> [Given problem]: Replace "nearer" with "closer" throughout the stretch from the line containing "What amount of distance" through the line containing "pixel 185 83, pixel 51 167, pixel 97 90", and give back only those lines with nothing else altered.

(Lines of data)
○ ○ ○ ○ ○ ○ ○

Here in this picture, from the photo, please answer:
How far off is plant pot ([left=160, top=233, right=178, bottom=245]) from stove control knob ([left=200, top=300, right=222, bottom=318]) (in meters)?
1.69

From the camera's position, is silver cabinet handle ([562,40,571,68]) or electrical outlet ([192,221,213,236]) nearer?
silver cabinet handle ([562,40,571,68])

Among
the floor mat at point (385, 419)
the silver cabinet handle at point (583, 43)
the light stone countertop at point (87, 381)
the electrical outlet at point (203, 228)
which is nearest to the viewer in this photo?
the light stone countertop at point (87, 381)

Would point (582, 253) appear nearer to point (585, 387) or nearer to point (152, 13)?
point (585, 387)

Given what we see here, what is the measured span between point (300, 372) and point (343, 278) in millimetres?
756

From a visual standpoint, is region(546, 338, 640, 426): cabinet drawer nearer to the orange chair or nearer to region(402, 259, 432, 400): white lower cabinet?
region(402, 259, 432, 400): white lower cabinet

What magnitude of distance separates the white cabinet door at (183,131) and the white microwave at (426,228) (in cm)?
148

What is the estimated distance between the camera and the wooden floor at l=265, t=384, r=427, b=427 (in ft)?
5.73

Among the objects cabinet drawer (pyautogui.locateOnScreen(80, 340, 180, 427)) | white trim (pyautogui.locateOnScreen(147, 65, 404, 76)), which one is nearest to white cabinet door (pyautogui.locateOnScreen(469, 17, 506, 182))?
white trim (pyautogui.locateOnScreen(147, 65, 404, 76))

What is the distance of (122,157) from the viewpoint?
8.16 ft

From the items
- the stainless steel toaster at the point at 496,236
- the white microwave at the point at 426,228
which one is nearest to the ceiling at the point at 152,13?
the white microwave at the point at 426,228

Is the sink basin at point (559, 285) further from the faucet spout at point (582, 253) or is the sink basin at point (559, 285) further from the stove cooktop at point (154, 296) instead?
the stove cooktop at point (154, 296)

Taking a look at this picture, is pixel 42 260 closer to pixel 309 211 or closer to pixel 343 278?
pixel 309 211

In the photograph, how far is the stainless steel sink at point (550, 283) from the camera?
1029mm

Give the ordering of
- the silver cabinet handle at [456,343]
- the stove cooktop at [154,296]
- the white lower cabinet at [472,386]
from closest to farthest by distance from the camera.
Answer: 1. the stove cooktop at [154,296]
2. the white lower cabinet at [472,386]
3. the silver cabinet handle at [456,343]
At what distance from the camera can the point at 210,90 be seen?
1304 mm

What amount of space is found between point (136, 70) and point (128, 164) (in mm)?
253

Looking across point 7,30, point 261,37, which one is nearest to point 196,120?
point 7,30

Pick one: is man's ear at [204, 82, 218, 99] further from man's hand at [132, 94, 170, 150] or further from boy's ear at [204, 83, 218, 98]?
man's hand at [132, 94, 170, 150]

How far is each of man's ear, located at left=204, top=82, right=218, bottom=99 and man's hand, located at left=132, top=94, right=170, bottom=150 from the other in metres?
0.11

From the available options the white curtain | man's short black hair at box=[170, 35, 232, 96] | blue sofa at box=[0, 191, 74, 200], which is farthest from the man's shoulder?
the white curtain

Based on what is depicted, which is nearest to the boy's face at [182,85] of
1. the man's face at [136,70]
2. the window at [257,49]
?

○ ○ ○ ○ ○ ○ ○

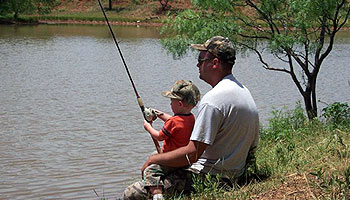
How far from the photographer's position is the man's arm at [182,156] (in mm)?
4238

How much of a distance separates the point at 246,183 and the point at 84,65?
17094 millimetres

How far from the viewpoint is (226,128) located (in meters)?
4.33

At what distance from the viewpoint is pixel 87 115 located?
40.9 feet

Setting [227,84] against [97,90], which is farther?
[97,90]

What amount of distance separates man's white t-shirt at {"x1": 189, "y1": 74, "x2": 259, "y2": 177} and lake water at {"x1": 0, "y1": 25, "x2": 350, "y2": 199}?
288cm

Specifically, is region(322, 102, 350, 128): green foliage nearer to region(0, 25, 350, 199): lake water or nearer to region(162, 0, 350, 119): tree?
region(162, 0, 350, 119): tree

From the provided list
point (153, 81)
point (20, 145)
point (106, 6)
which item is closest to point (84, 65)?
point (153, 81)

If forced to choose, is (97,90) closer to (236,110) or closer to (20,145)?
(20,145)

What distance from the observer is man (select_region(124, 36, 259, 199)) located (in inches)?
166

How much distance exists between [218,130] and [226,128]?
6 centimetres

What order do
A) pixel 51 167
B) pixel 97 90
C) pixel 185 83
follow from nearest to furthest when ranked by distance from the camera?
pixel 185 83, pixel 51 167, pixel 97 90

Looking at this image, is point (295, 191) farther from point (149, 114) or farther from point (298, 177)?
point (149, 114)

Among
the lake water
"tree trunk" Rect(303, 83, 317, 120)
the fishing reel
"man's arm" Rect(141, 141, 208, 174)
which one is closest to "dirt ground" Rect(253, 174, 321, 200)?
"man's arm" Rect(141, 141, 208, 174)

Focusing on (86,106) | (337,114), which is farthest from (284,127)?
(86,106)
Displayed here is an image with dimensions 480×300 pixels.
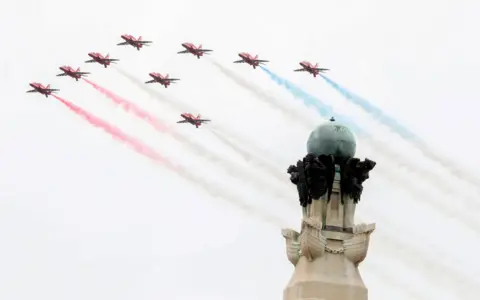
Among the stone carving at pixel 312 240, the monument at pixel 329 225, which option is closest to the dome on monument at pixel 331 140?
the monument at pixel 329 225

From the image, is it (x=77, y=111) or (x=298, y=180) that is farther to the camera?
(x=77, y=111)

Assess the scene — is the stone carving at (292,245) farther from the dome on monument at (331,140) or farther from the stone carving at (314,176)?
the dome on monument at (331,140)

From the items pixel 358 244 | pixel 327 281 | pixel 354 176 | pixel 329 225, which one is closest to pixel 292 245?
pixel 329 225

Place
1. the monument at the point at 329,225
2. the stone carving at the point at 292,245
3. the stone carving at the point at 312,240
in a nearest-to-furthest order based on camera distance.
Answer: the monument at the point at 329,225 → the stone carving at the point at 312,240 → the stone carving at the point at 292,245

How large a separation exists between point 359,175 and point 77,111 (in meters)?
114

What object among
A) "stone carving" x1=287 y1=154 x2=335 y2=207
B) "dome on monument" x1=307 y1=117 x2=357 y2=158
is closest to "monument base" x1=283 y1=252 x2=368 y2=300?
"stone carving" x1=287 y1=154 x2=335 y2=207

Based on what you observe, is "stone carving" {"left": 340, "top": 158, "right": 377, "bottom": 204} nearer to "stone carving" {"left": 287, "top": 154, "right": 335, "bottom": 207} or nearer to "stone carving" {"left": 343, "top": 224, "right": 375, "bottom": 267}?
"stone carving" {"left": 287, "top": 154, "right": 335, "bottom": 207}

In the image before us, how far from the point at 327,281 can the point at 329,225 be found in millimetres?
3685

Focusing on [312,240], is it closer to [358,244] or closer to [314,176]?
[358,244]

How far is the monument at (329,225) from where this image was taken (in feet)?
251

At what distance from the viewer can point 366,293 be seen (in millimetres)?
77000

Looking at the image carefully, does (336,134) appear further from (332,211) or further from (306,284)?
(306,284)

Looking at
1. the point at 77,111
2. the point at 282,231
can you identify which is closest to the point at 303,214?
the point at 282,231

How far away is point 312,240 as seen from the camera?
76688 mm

○ ○ ○ ○ ○ ○ ○

> [Final result]:
What amount of distance separates man's white t-shirt at {"x1": 189, "y1": 74, "x2": 259, "y2": 177} and lake water at {"x1": 0, "y1": 25, "x2": 350, "y2": 199}?
288cm

Specifically, is region(322, 102, 350, 128): green foliage closer to region(0, 25, 350, 199): lake water or closer to region(162, 0, 350, 119): tree?
region(162, 0, 350, 119): tree

From the provided list
point (153, 81)
point (20, 145)
point (106, 6)
which item is closest to point (84, 65)?
point (153, 81)

If forced to choose, is (97,90) closer to (236,110) or closer to (20,145)?
(20,145)

What distance from the observer is man (select_region(124, 36, 259, 199)) located (in inches)?
166

How much distance exists between [218,130] and [226,128]?
6 centimetres

What order do
A) pixel 51 167
B) pixel 97 90
C) pixel 185 83
follow from nearest to furthest when ranked by distance from the camera?
pixel 185 83, pixel 51 167, pixel 97 90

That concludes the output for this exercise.